■ **WORK TO COMPLETE**:
Transcribe the section of the soldier settlement passage below that begins at the words "By the end of" and ends after "The 13 Mile.", keeping every word unchanged.

■ **READING PASSAGE**:
+ + + + +

SOLDIER settlements were seen as one of many ways to repatriate soldiers back from service in World War I.
The Pikedale (Amiens), Stanthorpe and Cottonvale Soldier Settlement (one of many established around Australia) became the vision of a future life for 501 returned men and their families.
They brought with them the names of the battles they had participated in – Amiens, Bapaume, Messines, Bullecourt, Passchendaele, Pozieres, Fleurbaix, and these became the names, of villages, railway sidings and areas, that still exist today. Their legacies are manifold.
In May 1917, Mr Hunter the Minister for Lands, announced that 17,000 acres of land had been reserved at “The 13 Mile” on Pikedale, about 15 kilometres from Stanthorpe.
Surveys were made of 138 portions comprising 4,368 acres consisting of blocks ranging from 18 to 76 acres. It was decided that the blocks were suitable for fruit growing, and ringbarking was commenced of five-acre areas on each block preparatory to clearing. Clearing commenced in August 1917. Some 20 acres was also set aside as a nursery and state farm, for training the soldiers.
By the end of 1918, Mr A.P. Devereux, an ex-soldier had been appointed manager of the settlement, a sawmill had been established, 4,000 apple and peach trees had been planted, and five acres set aside for a school.
Preparations were being made for the building of the school and recreation hall, and 19 returned soldiers were already camped, or housed at The 13 Mile.
In order to take up their allotments the soldiers were each given an advance of 500 pounds (this was later increased to 625 pounds – this sum was equivalent to about two and a half years’ pay, for an average worker), at an interest rate of three and a half per cent payable over a 40-year period.
This advance was intended to allow the men to purchase their land, equipment, and necessary materials in order to make a beginning. Soldiers had to apply to the Land Settlement Committee, to be considered for the available blocks of land, had to be honourably discharged, and to have an aptitude for farming.

+ + + + +

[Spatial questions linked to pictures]

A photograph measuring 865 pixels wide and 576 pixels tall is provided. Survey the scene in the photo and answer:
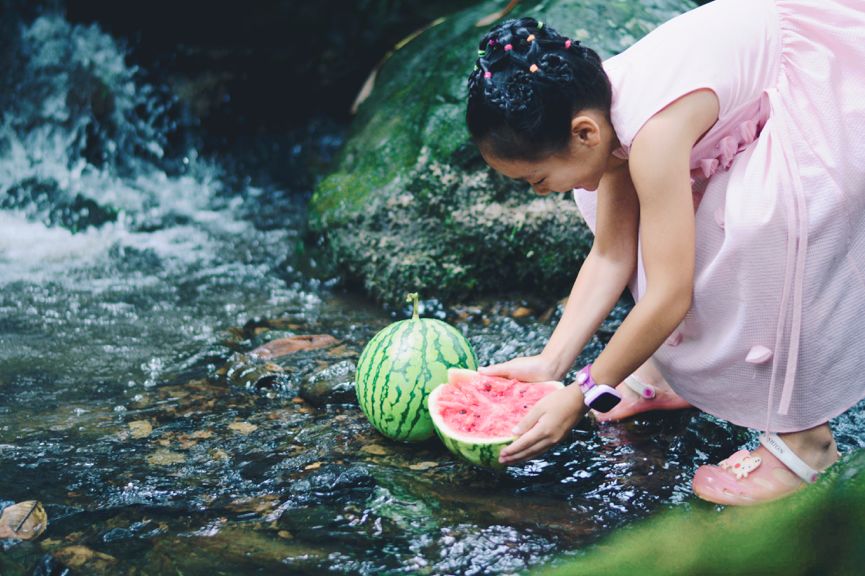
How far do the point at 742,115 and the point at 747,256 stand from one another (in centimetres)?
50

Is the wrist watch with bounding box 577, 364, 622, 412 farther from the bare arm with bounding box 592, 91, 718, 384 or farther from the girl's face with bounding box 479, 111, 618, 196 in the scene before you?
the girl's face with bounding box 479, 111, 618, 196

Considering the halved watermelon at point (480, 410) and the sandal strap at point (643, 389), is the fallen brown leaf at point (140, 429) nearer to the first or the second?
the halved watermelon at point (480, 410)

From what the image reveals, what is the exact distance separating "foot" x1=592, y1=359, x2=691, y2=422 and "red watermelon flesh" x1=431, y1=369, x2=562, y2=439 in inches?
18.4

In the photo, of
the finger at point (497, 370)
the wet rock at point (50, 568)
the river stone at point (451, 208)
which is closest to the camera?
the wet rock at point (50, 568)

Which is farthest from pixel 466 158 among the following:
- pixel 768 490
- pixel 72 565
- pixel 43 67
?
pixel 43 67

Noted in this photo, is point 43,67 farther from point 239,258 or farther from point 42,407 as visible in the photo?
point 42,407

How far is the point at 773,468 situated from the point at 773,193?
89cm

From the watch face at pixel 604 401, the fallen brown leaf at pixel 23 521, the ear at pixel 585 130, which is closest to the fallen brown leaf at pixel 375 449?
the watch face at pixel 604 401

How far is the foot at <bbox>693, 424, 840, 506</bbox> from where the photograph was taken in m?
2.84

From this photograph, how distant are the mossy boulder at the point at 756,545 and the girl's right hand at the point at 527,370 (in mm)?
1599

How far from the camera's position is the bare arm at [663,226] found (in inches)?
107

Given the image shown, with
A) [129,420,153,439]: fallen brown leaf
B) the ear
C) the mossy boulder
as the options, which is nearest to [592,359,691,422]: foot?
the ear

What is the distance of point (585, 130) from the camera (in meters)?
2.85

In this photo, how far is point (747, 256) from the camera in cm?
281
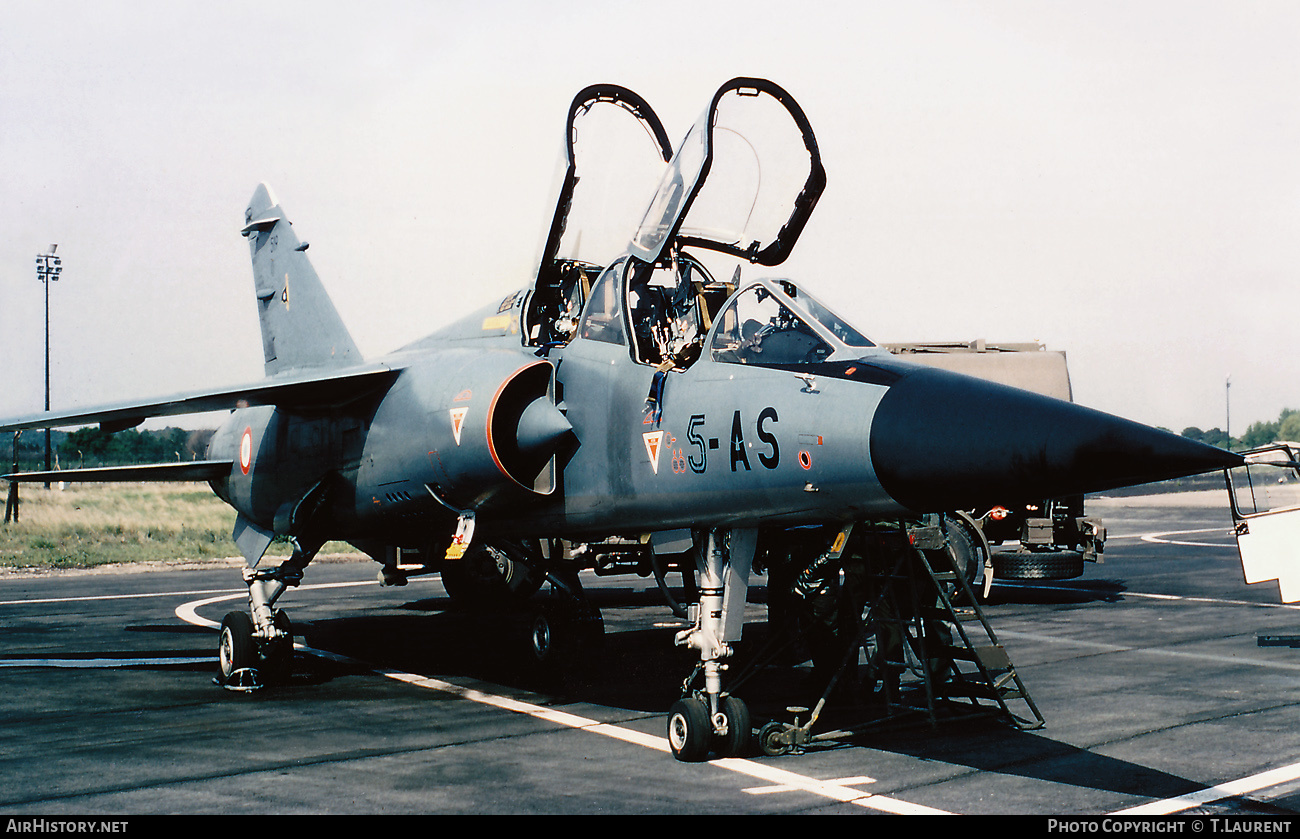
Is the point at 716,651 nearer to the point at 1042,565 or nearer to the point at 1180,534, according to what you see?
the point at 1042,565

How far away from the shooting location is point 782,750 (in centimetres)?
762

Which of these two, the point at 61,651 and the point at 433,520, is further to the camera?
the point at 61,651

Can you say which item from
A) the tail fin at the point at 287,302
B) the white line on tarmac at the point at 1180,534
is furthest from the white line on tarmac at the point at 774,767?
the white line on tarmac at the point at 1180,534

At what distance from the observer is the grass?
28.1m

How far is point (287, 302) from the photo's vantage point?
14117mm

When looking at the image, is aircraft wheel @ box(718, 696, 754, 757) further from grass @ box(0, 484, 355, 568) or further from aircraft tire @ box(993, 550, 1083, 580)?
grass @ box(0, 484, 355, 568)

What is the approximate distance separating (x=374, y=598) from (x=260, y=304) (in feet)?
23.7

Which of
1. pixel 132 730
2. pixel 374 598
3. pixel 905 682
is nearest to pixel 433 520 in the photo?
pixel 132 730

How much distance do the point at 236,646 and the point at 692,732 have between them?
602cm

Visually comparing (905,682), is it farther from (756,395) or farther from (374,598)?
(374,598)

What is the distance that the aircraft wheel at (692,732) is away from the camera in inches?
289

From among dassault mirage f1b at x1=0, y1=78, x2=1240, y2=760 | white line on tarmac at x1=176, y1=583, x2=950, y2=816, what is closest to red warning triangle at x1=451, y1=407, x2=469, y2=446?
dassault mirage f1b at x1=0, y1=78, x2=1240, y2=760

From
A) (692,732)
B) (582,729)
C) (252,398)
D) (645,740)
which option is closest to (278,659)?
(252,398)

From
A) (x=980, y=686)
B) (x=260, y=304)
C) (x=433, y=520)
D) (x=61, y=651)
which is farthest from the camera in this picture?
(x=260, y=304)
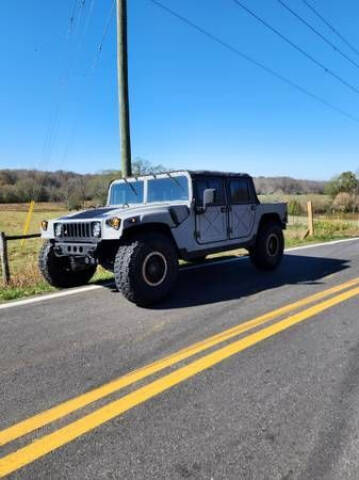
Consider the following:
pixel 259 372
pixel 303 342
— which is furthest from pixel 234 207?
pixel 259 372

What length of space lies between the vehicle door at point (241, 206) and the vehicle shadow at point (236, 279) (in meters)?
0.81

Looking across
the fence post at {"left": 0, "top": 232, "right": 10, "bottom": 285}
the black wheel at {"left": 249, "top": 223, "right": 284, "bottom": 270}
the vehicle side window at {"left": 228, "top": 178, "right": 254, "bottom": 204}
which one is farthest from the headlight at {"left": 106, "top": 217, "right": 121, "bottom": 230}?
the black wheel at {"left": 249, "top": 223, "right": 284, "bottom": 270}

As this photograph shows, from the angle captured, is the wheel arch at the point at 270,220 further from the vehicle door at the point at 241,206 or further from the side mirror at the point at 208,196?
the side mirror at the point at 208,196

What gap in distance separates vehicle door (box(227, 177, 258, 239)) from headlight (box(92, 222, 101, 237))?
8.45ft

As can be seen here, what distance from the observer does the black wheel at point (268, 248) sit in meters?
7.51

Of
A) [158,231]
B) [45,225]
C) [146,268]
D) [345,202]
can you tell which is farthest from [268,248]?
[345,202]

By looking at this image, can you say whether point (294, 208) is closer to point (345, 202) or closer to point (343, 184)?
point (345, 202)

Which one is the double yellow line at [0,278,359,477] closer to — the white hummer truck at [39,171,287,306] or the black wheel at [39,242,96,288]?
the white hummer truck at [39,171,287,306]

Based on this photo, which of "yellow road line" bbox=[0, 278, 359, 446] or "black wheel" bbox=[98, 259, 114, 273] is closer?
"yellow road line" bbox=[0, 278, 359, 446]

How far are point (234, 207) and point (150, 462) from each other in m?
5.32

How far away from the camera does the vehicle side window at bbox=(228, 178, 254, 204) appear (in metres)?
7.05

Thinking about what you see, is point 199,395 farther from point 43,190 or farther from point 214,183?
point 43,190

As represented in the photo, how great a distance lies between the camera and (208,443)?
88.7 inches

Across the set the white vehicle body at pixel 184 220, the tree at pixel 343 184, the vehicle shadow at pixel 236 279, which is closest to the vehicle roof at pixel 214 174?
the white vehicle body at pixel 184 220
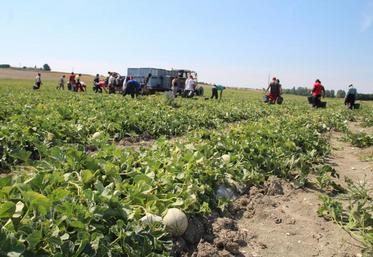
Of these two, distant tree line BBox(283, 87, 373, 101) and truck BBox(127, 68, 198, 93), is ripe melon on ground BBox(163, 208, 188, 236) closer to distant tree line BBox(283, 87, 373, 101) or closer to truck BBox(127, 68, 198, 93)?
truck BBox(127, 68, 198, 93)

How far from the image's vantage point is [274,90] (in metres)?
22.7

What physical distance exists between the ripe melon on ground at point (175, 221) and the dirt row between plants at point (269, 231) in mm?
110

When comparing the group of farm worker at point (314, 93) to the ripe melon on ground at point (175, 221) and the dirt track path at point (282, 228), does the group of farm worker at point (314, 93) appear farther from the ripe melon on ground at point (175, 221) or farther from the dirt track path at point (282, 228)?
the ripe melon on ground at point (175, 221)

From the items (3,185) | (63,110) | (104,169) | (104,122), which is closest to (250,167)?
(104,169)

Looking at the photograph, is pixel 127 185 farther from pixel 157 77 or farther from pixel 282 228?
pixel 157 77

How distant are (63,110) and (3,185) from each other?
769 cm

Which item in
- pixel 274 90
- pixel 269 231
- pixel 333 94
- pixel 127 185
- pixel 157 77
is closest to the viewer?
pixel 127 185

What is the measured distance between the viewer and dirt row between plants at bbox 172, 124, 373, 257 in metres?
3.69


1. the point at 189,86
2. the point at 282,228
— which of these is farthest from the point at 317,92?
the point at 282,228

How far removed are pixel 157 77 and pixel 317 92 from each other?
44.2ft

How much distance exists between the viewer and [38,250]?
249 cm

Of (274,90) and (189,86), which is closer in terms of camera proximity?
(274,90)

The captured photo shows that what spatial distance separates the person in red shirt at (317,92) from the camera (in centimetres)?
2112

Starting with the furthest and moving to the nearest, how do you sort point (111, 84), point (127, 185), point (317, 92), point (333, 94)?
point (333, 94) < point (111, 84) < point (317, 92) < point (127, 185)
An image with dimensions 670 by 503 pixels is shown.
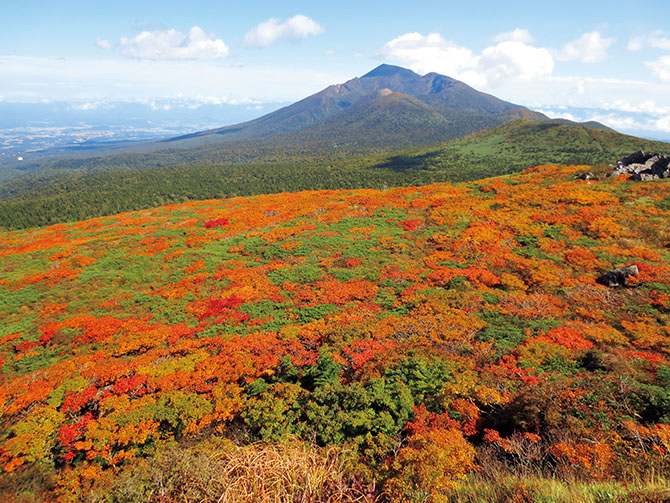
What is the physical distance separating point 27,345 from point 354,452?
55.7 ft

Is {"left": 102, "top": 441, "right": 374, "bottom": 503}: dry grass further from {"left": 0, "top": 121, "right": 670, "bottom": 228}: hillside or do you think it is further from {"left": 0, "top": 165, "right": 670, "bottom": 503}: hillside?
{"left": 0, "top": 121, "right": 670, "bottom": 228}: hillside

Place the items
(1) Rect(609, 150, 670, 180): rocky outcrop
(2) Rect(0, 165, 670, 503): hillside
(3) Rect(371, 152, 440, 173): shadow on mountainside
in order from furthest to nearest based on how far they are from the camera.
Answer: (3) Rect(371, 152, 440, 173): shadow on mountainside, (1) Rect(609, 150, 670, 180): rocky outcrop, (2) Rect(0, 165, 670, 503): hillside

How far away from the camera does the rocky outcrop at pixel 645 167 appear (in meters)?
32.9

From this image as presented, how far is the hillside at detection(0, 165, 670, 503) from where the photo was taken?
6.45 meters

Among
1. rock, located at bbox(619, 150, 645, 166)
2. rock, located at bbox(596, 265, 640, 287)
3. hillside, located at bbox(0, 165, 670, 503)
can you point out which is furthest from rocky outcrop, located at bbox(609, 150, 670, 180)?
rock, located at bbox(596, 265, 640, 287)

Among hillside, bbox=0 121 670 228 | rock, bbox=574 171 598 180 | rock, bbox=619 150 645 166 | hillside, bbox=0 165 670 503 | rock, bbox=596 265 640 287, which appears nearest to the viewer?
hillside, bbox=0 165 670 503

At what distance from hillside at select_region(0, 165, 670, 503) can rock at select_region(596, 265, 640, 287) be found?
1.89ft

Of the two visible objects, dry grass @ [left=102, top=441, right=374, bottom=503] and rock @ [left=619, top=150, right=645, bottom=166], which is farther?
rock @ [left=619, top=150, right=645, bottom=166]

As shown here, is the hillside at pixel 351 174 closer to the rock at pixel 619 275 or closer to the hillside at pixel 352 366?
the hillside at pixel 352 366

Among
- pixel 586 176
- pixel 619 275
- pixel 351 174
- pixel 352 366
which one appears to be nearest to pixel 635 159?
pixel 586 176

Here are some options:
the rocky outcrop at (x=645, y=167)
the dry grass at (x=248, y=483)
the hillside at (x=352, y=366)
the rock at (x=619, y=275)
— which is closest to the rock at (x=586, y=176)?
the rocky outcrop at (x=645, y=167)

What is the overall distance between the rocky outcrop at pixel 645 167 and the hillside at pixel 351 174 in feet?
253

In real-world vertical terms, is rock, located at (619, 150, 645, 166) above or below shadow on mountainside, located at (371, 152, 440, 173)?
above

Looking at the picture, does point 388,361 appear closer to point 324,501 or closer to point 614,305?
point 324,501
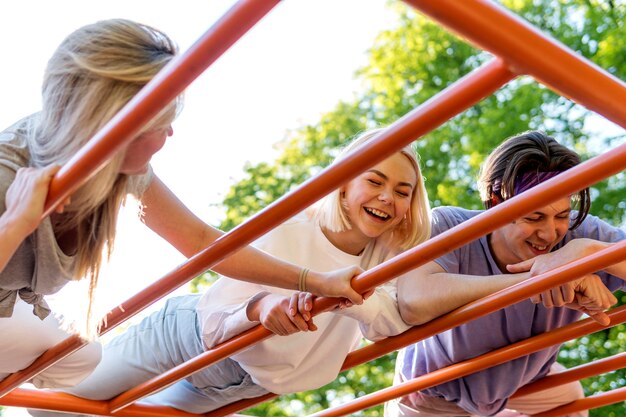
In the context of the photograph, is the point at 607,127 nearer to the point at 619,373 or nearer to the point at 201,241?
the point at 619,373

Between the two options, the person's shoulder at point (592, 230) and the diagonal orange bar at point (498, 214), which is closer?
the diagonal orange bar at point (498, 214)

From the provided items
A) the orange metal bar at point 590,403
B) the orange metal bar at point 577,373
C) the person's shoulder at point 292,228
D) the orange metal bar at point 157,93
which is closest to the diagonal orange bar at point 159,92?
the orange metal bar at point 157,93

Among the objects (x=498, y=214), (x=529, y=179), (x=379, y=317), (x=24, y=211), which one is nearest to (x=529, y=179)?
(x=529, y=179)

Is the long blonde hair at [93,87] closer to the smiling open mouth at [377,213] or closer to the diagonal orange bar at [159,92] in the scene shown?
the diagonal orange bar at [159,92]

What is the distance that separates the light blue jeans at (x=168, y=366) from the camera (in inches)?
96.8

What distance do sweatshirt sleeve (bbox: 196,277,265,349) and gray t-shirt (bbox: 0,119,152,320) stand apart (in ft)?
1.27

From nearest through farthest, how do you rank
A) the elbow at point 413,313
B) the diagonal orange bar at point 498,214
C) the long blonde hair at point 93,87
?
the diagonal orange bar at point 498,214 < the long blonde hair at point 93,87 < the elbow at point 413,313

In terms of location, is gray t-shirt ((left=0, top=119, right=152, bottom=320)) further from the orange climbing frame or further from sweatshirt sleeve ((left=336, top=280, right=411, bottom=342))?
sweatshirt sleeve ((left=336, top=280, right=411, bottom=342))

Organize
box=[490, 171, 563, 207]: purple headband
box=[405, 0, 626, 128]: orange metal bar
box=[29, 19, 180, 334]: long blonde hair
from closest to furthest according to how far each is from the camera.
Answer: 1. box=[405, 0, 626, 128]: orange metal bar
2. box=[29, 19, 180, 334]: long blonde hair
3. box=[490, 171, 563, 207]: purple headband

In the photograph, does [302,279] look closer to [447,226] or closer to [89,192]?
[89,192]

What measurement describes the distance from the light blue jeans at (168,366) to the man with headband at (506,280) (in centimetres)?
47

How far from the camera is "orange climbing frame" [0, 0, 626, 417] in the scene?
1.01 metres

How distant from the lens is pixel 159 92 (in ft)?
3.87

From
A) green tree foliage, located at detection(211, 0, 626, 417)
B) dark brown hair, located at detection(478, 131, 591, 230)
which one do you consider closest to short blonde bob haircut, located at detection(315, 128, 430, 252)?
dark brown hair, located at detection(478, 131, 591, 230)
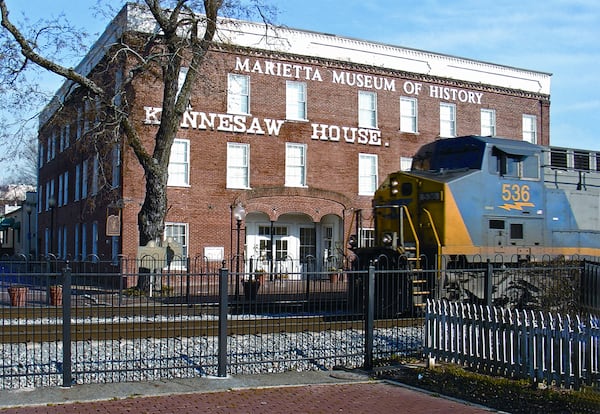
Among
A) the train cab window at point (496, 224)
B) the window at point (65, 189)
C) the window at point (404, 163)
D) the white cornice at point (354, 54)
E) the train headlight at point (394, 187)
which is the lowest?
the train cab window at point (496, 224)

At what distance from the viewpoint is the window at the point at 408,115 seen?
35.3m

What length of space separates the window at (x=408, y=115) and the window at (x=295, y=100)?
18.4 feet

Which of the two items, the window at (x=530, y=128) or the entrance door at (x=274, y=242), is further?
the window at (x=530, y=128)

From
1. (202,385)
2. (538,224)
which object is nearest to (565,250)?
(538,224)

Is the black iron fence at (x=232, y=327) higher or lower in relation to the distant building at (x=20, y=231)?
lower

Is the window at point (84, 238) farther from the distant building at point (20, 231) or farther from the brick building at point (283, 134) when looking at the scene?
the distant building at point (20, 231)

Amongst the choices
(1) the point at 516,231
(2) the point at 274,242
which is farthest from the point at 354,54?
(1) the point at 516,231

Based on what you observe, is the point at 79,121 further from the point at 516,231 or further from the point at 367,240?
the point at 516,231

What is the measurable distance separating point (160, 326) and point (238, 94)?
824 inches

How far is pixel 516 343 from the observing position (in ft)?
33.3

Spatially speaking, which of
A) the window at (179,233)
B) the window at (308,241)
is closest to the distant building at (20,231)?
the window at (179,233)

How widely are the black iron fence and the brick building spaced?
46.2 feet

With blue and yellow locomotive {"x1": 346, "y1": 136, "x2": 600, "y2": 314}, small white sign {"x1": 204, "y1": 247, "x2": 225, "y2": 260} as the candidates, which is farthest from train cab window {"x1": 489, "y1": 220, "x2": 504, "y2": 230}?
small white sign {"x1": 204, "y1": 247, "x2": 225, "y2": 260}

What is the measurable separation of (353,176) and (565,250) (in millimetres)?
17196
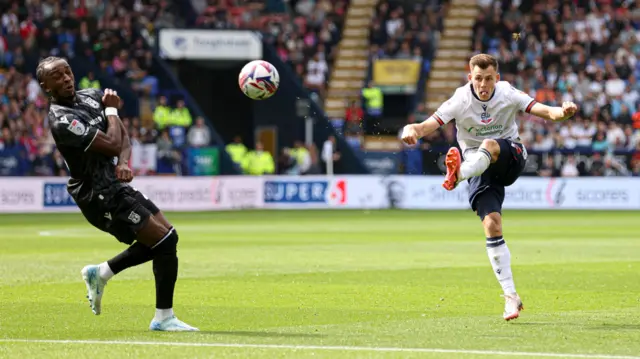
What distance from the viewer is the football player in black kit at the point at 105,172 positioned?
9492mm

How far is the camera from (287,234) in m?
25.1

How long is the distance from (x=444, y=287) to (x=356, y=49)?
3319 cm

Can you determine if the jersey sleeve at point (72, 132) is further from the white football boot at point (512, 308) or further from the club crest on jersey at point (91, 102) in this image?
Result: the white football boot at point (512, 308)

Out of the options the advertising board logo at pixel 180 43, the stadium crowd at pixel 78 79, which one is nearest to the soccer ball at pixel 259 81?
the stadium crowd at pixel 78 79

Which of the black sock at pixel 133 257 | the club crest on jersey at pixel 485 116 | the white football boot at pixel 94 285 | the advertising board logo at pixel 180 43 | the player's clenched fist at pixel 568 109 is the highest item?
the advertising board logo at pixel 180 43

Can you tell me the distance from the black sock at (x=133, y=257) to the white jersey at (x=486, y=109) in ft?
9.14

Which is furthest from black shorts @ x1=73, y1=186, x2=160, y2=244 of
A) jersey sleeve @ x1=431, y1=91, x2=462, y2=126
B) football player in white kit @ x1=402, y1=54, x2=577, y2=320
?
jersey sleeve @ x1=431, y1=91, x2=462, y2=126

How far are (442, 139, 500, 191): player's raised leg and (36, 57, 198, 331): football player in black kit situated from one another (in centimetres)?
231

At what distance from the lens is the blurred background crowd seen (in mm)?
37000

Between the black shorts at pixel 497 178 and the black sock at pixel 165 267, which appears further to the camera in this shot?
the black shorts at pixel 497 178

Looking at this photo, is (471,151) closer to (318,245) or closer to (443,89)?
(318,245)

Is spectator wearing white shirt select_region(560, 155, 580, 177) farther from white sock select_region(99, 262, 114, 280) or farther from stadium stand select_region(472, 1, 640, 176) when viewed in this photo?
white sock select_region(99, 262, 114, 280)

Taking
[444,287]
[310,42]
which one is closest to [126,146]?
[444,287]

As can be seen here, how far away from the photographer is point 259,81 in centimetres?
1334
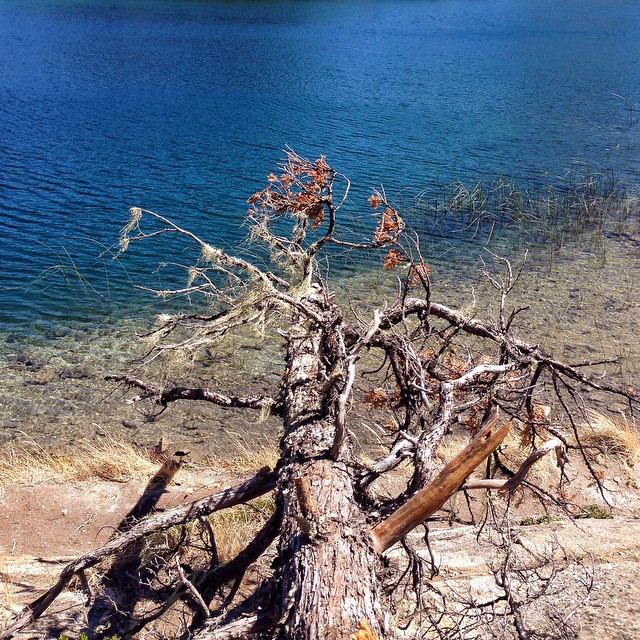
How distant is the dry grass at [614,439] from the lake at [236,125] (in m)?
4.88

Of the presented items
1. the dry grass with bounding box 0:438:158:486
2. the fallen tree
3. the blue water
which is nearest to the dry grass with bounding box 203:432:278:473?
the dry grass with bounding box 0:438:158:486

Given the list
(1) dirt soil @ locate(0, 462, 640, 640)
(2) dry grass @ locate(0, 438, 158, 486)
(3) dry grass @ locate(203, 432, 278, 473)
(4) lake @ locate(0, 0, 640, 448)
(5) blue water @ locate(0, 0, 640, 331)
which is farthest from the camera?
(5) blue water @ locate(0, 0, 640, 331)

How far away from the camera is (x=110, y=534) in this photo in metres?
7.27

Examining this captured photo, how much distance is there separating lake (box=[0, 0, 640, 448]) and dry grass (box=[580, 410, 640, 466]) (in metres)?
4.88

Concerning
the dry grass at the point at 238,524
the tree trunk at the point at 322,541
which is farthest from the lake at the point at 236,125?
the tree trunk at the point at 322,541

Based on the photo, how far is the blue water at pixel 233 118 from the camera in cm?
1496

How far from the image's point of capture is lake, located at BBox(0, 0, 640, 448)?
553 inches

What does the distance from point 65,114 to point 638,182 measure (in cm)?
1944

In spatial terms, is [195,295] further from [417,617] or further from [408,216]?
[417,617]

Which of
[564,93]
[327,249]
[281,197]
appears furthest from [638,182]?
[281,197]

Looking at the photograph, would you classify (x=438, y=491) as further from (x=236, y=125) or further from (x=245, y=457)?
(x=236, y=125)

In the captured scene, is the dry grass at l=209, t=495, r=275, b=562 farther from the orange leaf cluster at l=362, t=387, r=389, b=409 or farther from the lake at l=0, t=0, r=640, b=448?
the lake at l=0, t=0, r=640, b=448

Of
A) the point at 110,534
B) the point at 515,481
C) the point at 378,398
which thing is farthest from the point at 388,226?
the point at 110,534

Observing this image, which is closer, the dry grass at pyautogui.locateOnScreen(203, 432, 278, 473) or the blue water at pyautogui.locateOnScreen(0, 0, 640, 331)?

+ + + + +

■ **EXERCISE SOLUTION**:
By the end of 1918, Mr A.P. Devereux, an ex-soldier had been appointed manager of the settlement, a sawmill had been established, 4,000 apple and peach trees had been planted, and five acres set aside for a school.
Preparations were being made for the building of the school and recreation hall, and 19 returned soldiers were already camped, or housed at The 13 Mile.